Rougeole au Niger : épidémie en forte hausse et défis sanitaires

Rougeole au Niger : épidémie en forte hausse et défis sanitaires

Au Niger, la rougeole connaît une recrudescence alarmante depuis le début de l’année. Les équipes médicales locales, soutenues par Médecins Sans Frontières, multiplient les actions pour enrayer cette flambée épidémique. Voici un état des lieux de la situation et des défis à relever.

Quelle est l’ampleur de l’épidémie de rougeole au Niger en 2021 ?

Cette année, le Niger fait face à une progression fulgurante des cas de rougeole, avec une hausse de plus de 300% par rapport à 2020. Selon les dernières données du Ministère de la Santé publique, 3 213 cas avaient déjà été recensés au premier trimestre 2021, contre seulement 1 081 cas durant la même période l’année précédente. Dès avril, le nombre de cas suspects dépassait les 6 000, avec 15 décès enregistrés. À ce jour, 27 districts sanitaires sur 73 sont touchés, notamment les régions d’Agadez, Dosso et Tahoua, les plus affectées.

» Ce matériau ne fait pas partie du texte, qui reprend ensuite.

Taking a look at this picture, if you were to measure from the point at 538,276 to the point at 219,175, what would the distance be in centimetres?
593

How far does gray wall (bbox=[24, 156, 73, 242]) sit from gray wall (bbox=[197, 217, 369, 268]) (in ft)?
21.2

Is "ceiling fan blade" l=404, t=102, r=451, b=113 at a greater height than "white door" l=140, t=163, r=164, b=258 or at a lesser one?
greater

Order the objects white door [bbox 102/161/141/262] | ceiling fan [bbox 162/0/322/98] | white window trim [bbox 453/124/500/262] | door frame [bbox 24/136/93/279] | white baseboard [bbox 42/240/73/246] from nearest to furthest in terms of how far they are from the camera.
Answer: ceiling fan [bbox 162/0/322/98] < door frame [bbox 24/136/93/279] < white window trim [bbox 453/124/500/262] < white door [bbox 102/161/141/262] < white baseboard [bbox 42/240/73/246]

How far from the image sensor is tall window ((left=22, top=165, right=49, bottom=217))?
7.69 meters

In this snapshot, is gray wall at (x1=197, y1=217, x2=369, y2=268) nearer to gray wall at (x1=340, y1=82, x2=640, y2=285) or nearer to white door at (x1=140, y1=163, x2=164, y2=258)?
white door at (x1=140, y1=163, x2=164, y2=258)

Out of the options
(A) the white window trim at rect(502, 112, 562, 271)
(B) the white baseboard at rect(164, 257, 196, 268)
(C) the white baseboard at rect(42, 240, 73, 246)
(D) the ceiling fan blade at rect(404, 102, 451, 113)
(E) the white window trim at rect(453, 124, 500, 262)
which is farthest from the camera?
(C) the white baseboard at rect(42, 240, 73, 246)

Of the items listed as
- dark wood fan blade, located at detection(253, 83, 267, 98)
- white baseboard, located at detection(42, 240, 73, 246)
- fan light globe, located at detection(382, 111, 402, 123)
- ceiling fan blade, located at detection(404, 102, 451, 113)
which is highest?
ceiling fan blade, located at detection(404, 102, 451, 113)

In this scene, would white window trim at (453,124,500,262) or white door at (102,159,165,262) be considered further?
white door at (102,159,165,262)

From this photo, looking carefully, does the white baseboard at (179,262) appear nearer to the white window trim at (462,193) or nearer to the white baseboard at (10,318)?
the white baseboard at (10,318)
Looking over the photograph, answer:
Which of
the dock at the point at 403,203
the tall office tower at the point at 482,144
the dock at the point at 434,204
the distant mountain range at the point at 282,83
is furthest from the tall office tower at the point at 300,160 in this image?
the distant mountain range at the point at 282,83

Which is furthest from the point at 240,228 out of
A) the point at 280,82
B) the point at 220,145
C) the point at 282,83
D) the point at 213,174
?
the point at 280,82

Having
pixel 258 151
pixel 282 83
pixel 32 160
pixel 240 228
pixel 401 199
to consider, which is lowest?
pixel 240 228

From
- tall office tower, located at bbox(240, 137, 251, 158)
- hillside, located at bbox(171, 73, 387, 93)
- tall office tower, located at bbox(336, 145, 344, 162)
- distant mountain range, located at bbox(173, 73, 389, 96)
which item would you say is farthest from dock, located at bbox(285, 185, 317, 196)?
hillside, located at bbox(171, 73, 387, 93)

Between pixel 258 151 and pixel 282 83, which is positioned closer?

La rougeole, virus hautement contagieux, figure parmi les principales causes de mortalité chez les enfants. Pour l’enrayer, l’Organisation mondiale de la Santé (OMS) recommande une couverture vaccinale de 95%. Pourtant, dans certaines zones du Niger, ce taux peine à atteindre 50%. Plusieurs facteurs expliquent cette situation : l’instabilité sécuritaire dans des régions comme Diffa, Tillabéry ou Tahoua, qui limite l’accès aux soins, ainsi que les répercussions de la pandémie de Covid-19 sur les campagnes de vaccination.

Quels obstacles entravent la lutte contre la rougeole au Niger ?

L’émergence de la Covid-19 a profondément perturbé le système de santé nigérien. Dès mars 2020, la crainte de cette nouvelle maladie a poussé de nombreuses personnes à éviter les centres de santé, réduisant ainsi la fréquentation pour les vaccinations de routine. Parallèlement, la pandémie a impacté les ressources humaines : plusieurs agents de santé ont été infectés ou placés en isolement, affaiblissant les équipes médicales. Les priorités se sont recentrées sur la lutte contre le coronavirus, reléguant au second plan les actions préventives essentielles.

Autre difficulté majeure : les restrictions logistiques liées à la pandémie. Les fermetures de frontières et les contraintes d’importation ont compliqué l’approvisionnement en intrants médicaux. Face à cette crise, MSF a dû acheminer près de 700 000 doses de vaccins pour répondre à l’urgence et constituer des réserves stratégiques.

Un autre enjeu concerne la méfiance des populations envers la vaccination. À Niamey et dans la région de Tillabéry, certains parents ont refusé de faire vacciner leurs enfants, confondant parfois la rougeole avec le Covid-19. Pour y remédier, les équipes de MSF intensifient les campagnes de sensibilisation. L’objectif ? Rappeler les risques réels de la rougeole, ses conséquences graves pour les enfants, et l’importance cruciale de la vaccination pour briser la chaîne de transmission.

Quelles perspectives pour les prochains mois au Niger ?

La situation épidémique reste préoccupante au Niger, illustrant les conséquences d’une couverture vaccinale insuffisante sur le long terme. Les lacunes observées dans les vaccinations de routine pourraient avoir des répercussions durables, comme en témoignent les 1 100 cas de méningite enregistrés récemment. Avec l’arrivée des pics saisonniers de paludisme et de malnutrition, la vigilance doit être maximale.

L’année dernière, le paludisme a connu une saison particulièrement sévère, tant par son intensité que par sa durée, s’étendant jusqu’en janvier 2021. Par ailleurs, les prévisions en matière de sécurité alimentaire et de malnutrition s’annoncent alarmantes pour 2021. Les régions de Maradi et Zinder, moins exposées aux conflits armés mais souvent négligées par les bailleurs de fonds, nécessitent une attention accrue.